In contrast to LINC00152, GAS5 demonstrated a protective effect against mortality in HCC patients, despite exhibiting higher expression levels in HCC compared to controls. Prior studies have documented the tumor suppressive role of GAS5 in HCC, including enhancing radiosensitivity, inhibiting invasion, and poor prognosis associated with its downregulation38,39,40. Collectively, our findings suggest a complex role for GAS5 in HCC, potentially playing a part in tumor initiation but also exerting a protective effect against disease progression.

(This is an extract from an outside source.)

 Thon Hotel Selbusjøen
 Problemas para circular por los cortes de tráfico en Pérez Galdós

Our study has some limitations. First, the study has inherent limitations related to patient demographics. The study population’s mean age of 63 years and predominantly male composition (80%) align with the typical HCC patient profile41,42. However, these characteristics might influence the model’s generalizability to populations with varying age and gender distributions. Another limitation is the relatively small sample size. While our findings provide valuable insights, a larger cohort could strengthen the generalizability of the results. We focused only on analyzing circulating lncRNA levels in plasma which is suitable for screening purposes. However, integrating this data with tissue expression levels of the same lncRNAs would have offered a more comprehensive perspective. This combined approach could have provided valuable validation for our findings, offering a deeper understanding of the role of these lncRNAs in HCC. Finally, it is important to emphasis that, although the performance of the models approaches 100% ,which is very promising, the model needs to be validated on different data sets before stepping forward to clinical application to minimize the effect of sample size and variability between data sets on the results.

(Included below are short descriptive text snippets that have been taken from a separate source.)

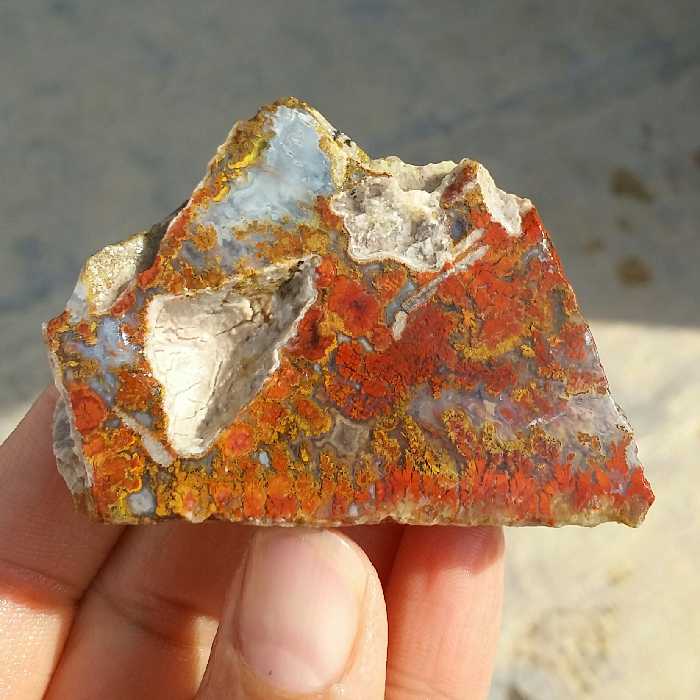 اسلایس سنگ راف عقیق شجر منظره سه قلعه بسیار زیبا و خاص 100 در 100 طبیعی  شاهکار خلقت
کد 12131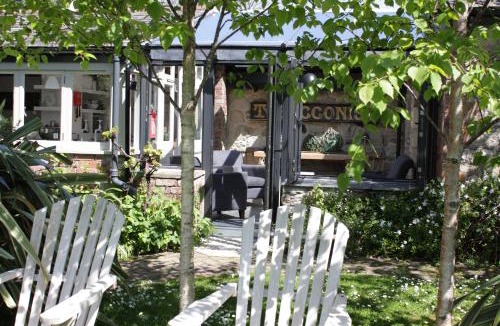 Charlestown Villa | Antonia's Pearls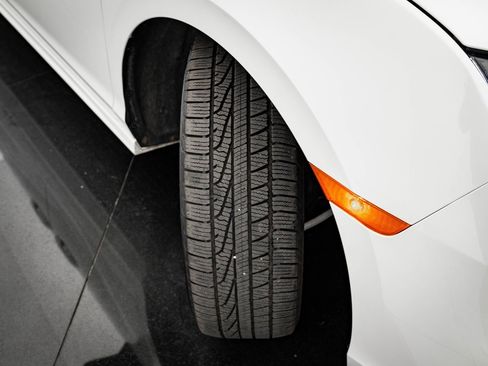 Used 2018 Honda Odyssey Elite image 53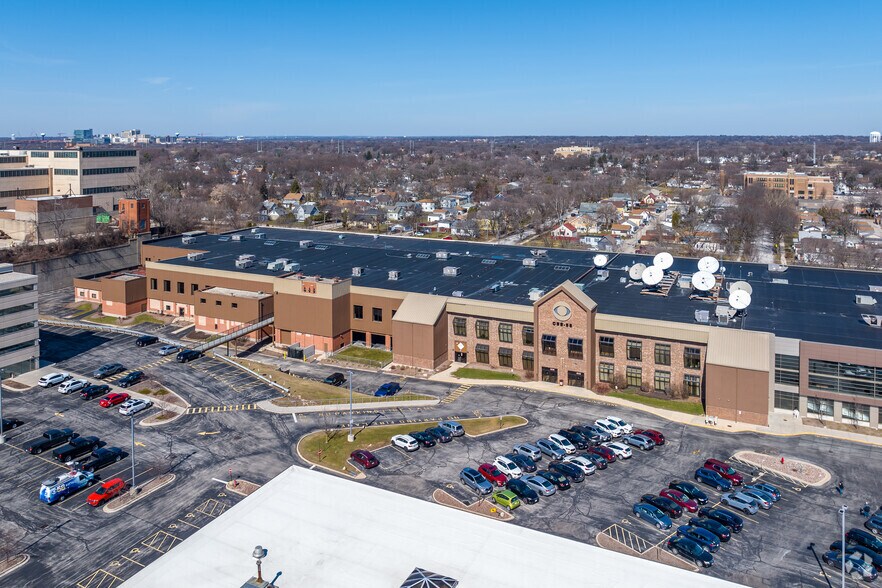 801 S 60th St, West Allis, WI for lease - Aerial - Image 1 of 7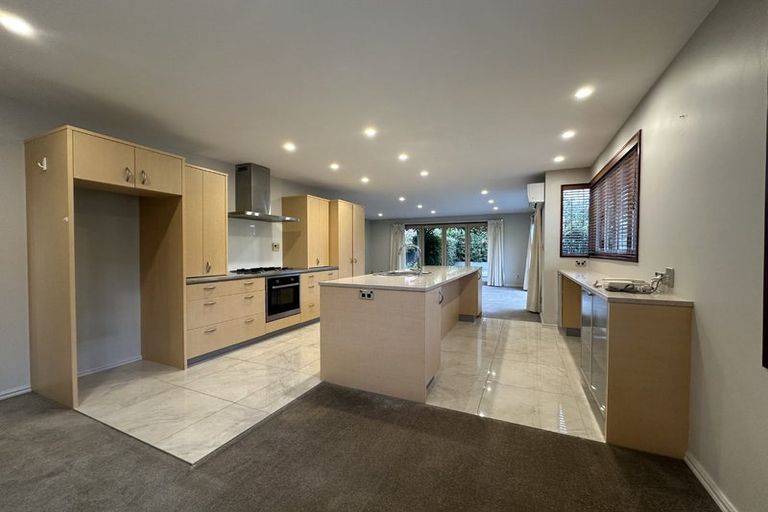 Photo of property in 25 Stableford Green, Burnside, Christchurch, 8053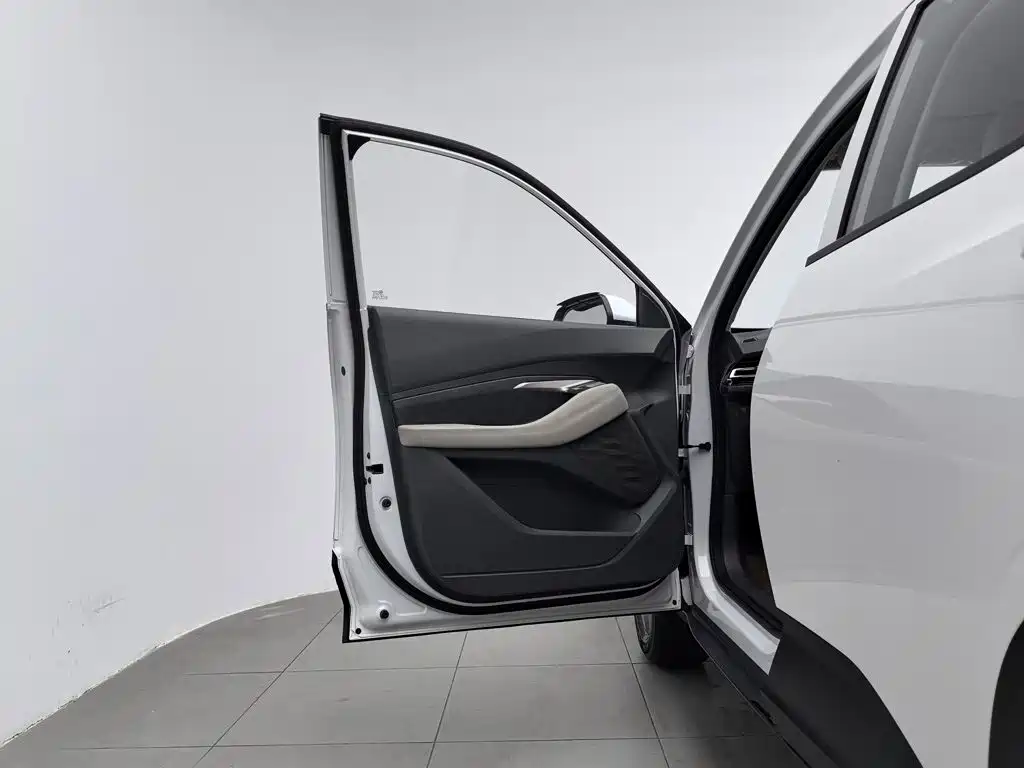 Baojun RS-3 — миниатюра 8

Conclusions and recommendations

Our study shows that lncRNAs offer moderate diagnostic value for HCC. However, the implementation of a machine learning model that incorporates lncRNAs with standard laboratory data significantly improves their diagnostic utility. This model can be readily translated into a user-friendly interface, such as a website or mobile application, facilitating convenient use by healthcare professionals. The simplicity of the model, coupled with the relative speed and affordability of the underlying laboratory tests, positions it as a promising tool for screening on a large-scale.

Future research directions include evaluating the model’s robustness and prognostic prediction capabilities on a larger patient cohort. Additionally, investigation into a broader panel of lncRNAs holds promise for further refinement and optimization of the model. Moreover, investigating the model’s ability to differentiate HCC from other benign liver diseases presents a promising avenue for future research.